Anak-anak muda yang berlalu lalang melewati rumah Ngadimun, mungkin terheran-heran. Tak ada pengumuman di televisi, di radio ataupun di surat kabar, bahwa hari ini ada seorang pahlawan yang meninggal dunia. Atau bukan pula memperingati hari besar nasional, atau hari berkabung nasional, namun di rumah gubug reyot terkibar bendera setengah tiang, dengan bendera merah putih yang sudah lusuh, dan ukurannyapun tidak simetris sesuai dengan aturan yang ada.
“ Pak De, ini beras titipan emak, untuk selametan 3 harinya Pak De Ngadiman nanti malam”, sapa Jasmin keponakannya yang membubarkan lamunan Ngadimun mengenang kakaknya yang tercinta yang meninggal hari Sabtu Wage, 2 hari yang lalu.
“ Oh iya Jas, nanti malem pada datang kan. Yasinan mendoakan Pak De mu semoga arwahnya mendapatkan tempat yang layak sesuai dengan amal dan ibadah nya”, jawab Ngadimun.
“Wah ya jelas pak de.
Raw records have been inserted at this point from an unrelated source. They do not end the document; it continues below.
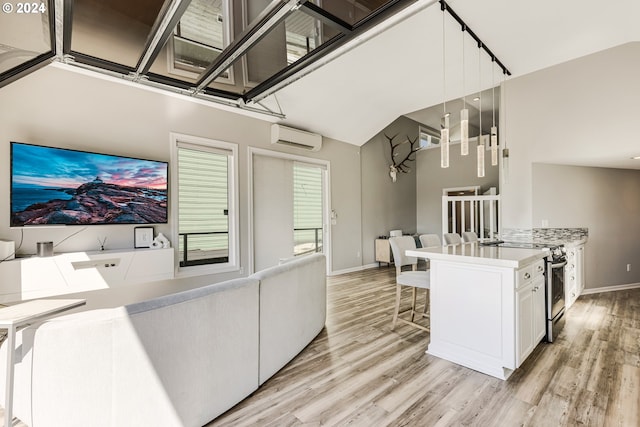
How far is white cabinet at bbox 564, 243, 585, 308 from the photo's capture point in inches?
147

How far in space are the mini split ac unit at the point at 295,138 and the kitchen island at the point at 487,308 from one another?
3.23 meters

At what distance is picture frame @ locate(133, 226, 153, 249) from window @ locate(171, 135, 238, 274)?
365 mm

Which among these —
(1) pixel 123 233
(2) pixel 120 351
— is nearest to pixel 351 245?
(1) pixel 123 233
Malah Bapak nanti malam mau ngajak Pak Lik Ngadiyoyang kebetulan hari ini datang juga, dan teman-temanya seperti pak ustadz guru ngaji saya dulu waktu masih sekolah rakyat”, jawab Jasmin.
“Syukurlah” jawab Ngadimun singkat.
“Pak De, Pahlawan siapa yang meninggal hari ini, kok mengibarkan bendera setengah tiang”, Tanya Jasmin sambil mengamati bendera merah putih yang lusuh itu.
“Ya Pak De mu Ngadiman to le. Dia itu kan pahlawan sejati bagi keluarga kita, desa kita, mungkin malah negeri kita.” jawabnya singkat sambil berdiri dan menghampiri tiang bendera yang diikat di pagar bambu yang reyot itu.
“Coba perhatikan. Bendera ini menelan korban dua orang teman ngaritnya pakdemu Ngadiman. MasÃh ada sisa sobekan biru, bendera kompeni. Warna biru disobek, dan tinggal dua warna merah dan putih saja”.
‘Tapi Pak De, seorang pahlawan kan harus ada pengakuan dari negara, pemerintah atau anggota DPR”, tanya Jasman dengan lugunya.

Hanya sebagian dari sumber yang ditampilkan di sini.